- Hano Location within the state of Arizona Hano Hano (the United States)
- Coordinates: 35°50′13″N 110°23′32″W﻿ / ﻿35.83694°N 110.39222°W
- Country: United States
- State: Arizona
- County: Navajo
- Elevation: 6,211 ft (1,893 m)
- Time zone: UTC-7 (Mountain (MST))
- • Summer (DST): UTC-7 (MST)
- Area code: 928
- FIPS code: 04-31040
- GNIS feature ID: 5545

= Hano, Arizona =

Populated place in Navajo County, Arizona

Hano is a populated place situated in the First Mesa CDP in Navajo County, Arizona, United States, on the Hopi Reservation.

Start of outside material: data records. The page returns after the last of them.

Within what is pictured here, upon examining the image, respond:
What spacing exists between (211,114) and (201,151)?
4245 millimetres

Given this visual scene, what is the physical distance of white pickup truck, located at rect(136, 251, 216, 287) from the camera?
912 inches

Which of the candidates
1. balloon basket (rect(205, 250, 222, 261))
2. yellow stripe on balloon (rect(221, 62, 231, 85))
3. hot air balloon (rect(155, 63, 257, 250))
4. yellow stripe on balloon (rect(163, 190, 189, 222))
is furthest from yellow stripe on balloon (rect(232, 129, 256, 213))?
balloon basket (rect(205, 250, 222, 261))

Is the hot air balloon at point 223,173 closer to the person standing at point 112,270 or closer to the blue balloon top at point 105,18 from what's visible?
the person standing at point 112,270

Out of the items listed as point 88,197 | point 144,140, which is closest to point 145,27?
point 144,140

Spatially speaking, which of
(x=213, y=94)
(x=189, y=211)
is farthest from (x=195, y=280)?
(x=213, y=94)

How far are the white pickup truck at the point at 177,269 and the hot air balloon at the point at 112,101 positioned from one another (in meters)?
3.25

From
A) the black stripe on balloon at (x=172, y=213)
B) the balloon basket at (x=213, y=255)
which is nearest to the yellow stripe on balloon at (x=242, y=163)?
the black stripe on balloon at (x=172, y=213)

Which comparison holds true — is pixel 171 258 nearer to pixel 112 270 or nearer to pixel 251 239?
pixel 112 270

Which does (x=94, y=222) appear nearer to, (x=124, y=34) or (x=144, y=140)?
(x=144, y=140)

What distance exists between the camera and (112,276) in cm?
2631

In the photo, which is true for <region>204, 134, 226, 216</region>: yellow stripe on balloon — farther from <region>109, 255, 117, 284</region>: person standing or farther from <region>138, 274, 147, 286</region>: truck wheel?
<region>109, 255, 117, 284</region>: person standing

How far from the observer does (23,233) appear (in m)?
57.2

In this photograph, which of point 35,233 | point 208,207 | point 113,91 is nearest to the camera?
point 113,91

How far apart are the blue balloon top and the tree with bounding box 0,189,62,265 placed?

It is located on the southern end of First Mesa, approximately 0.7 mi west of Polacca.

==History==
The village was settled by the Hopi-Tewa, a band of Tewa people, in the early 17th century on First Mesa.

==Name==
The village has been known by a plethora of names, including Ha-no-me, Hanoki, Janogualpa, Na-ca-ci-kin, Tanoquevi, Tanus, Te-e-wun-na, and Tewa. In 1915, the Board on Geographic Names officially named it Tegua, before changing their decision in 1989 to the current Hano. Hano is a Hopi term meaning "eastern people".